Consegna dell'esercizio: Prosegua il brano sulla cancel culture e sulla neolingua di Orwell, riprendendo subito dopo la sua ultima frase.

╭─ Brano selezionato

In quel manuale di istruzioni del potere moderno che è “1984”, George Orwell attribuisce un ruolo fondamentale al linguaggio come strumento di assoggettamento. Ipotizza, infatti, l’esistenza di un apposito “ministero del condizionamento” dove si fabbrica la “neolingua” per impedire il dissenso: censurando le parole si eliminano i concetti con cui pensare la libertà. Il ministero lavora attentamente anche sulla torsione dei significati creando slogan come “la guerra è pace”, “la schiavitù è libertà”, “l’ignoranza è forza” in modo da inficiare il “principio di non contraddizione”, instillare nelle menti il “bi-pensiero” e compromettere la capacità di ragionare senza più accorgersi delle menzogne. “Cancel culture”, la cancellazione è cultura, in effetti, sembra uscita dalla penna di Orwell.

La cancel culture nasce in America negli anni ’50 con lo scopo di ritagliare il linguaggio per spostarlo verso punti privi di attrito sociale, in uno spazio idealmente pacificato. È una deificazione del concetto di “neutralità” assai ingenua poiché non può esistere un “grado zero” della lingua dato che ogni parola assume un determinato significato solo in base al suo contesto e al senso che una comunità gli attribuisce. Alla comprensione della storia la cancel culture sostituisce la cancellazione, allo studio la tabula rasa. Il filosofo Zygmunt Bauman è stato fra i primi a comprendere che le lotte sul linguaggio rischiavano, in realtà, di istigare le minoranze a radicalizzare le differenze, finendo per accentuare divisione e rottura di ogni dialogo, il solo in grado di comporre le divergenze.

╰─
╭─ Record forniti

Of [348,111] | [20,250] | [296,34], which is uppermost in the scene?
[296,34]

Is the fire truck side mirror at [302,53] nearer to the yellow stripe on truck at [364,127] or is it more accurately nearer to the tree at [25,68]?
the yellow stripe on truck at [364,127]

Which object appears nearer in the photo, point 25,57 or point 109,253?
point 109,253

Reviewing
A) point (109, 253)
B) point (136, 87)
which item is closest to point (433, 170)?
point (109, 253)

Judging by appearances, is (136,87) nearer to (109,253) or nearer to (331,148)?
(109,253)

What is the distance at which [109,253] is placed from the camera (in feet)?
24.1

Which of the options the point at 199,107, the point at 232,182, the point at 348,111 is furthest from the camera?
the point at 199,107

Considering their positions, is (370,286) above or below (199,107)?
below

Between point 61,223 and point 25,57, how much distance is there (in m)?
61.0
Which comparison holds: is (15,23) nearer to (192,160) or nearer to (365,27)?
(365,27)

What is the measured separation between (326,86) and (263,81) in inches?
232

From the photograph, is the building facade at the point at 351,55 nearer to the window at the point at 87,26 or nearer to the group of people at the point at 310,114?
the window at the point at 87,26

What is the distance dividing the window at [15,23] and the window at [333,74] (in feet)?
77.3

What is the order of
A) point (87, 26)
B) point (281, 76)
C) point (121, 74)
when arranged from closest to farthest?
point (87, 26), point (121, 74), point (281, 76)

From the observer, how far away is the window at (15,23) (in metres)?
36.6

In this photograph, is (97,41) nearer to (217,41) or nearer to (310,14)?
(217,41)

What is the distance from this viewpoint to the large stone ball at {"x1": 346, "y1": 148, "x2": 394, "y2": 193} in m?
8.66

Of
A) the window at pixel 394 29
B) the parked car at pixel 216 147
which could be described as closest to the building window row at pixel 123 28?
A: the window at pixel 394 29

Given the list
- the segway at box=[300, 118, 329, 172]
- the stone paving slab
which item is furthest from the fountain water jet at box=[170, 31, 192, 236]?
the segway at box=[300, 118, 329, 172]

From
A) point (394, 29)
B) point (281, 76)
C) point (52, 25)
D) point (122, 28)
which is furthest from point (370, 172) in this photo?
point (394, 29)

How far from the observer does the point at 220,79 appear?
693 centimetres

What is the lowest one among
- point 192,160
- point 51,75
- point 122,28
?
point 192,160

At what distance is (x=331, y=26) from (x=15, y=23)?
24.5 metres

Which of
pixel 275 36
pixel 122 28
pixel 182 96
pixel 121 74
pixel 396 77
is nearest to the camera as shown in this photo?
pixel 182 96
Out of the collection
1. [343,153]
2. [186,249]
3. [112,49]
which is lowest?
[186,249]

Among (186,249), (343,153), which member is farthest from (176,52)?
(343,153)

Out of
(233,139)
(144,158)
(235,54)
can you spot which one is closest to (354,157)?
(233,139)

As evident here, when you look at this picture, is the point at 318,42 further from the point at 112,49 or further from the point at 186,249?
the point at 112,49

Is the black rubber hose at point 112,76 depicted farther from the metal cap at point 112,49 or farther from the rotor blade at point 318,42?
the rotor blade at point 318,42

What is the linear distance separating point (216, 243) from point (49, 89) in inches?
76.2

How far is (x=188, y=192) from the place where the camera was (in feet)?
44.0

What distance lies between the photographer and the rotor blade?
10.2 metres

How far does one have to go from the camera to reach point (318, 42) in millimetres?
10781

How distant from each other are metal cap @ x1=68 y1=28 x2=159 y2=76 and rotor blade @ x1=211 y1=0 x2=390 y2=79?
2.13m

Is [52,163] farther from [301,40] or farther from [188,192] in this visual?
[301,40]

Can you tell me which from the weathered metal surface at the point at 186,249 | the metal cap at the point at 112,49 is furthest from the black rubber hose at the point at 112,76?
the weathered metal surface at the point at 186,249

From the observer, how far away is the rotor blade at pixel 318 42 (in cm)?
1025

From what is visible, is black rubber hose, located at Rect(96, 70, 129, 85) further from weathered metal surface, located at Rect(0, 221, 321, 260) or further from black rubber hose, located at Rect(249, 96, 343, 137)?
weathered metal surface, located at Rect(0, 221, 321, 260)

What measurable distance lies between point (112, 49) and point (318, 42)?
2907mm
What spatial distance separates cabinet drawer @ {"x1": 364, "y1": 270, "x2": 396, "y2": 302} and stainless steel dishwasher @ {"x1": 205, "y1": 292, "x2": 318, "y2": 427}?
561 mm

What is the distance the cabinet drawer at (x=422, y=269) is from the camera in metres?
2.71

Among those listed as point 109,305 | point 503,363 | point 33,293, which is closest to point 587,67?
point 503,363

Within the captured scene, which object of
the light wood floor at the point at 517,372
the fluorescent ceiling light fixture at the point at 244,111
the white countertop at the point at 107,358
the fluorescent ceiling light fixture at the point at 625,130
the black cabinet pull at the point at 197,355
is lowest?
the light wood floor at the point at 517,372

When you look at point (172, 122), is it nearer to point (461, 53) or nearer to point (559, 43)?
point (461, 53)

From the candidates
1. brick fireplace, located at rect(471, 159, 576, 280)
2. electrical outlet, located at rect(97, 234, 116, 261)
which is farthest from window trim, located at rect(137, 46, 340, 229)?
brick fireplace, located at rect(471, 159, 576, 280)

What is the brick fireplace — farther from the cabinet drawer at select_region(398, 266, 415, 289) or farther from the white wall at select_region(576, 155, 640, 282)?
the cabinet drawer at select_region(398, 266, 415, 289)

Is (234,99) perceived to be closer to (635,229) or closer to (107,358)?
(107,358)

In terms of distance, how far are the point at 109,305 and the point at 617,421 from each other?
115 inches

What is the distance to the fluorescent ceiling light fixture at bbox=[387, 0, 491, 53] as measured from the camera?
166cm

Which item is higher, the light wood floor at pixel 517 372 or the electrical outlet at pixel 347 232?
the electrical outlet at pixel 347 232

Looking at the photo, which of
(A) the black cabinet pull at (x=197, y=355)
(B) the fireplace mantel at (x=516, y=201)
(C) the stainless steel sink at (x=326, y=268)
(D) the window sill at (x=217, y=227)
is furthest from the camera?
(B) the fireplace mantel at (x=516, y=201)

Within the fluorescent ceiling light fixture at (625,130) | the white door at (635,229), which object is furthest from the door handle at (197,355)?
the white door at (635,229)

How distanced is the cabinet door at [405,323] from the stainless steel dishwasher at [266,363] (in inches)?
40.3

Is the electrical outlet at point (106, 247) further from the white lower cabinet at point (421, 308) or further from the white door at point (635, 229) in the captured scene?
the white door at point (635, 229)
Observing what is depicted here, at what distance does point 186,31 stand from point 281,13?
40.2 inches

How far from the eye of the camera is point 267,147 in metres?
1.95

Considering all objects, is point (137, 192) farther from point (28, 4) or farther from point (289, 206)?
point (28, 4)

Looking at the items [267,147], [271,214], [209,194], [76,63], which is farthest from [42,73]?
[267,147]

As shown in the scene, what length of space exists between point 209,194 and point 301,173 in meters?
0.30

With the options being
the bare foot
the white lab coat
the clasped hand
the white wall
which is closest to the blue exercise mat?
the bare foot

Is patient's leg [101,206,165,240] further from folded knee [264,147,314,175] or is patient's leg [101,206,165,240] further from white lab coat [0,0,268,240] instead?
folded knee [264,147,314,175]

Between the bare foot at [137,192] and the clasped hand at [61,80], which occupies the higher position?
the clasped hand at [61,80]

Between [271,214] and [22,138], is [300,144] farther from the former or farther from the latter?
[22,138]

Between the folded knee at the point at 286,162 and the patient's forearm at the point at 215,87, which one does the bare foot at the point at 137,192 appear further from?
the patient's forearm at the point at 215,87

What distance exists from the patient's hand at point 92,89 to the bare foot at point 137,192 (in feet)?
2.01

╰─

La risposta:
Ma se, in origine, si trattava di rivendicazioni linguistiche di gruppi che si sentivano discriminati (per cui gli omosessuali sono diventati “gay”, i ciechi “non vedenti”, gli spazzini “operatori ecologici”, ecc.), in seguito, il politicamente corretto è diventato un’ideologia fanatica e intollerante strumentalizzata dalle élites per veicolare l’imposizione di una nuova visione della società.

Sostituire, ad esempio, le parole “padre” e “madre” con “genitore 1” e “genitore 2” non vuole solo dire modificare due vocaboli millenari, ma promuovere l’idea che la genitorialità non sia più prerogativa della complementarietà di maschio e femmina, incentivando la formazione di nuove tipologie di famiglia che, in ultimo, portano a incrementare la riproduzione artificiale dato che, da che mondo è mondo, la procreazione richiede ancora cromosomi xx e xy. La stessa tendenziosità si ritrova in termini come “esuberi” al posto di lavoratori da licenziare o come “delocalizzazione” al posto di chiusura e trasferimento all’estero di un’azienda o come “flessibilità” al posto di sfruttamento: sono termini che depotenziano la brutalità della rivoluzione neoliberale. Le parole aprono o chiudono mondi, li preparano, li anticipano, li suscitano, li rendono famigliari.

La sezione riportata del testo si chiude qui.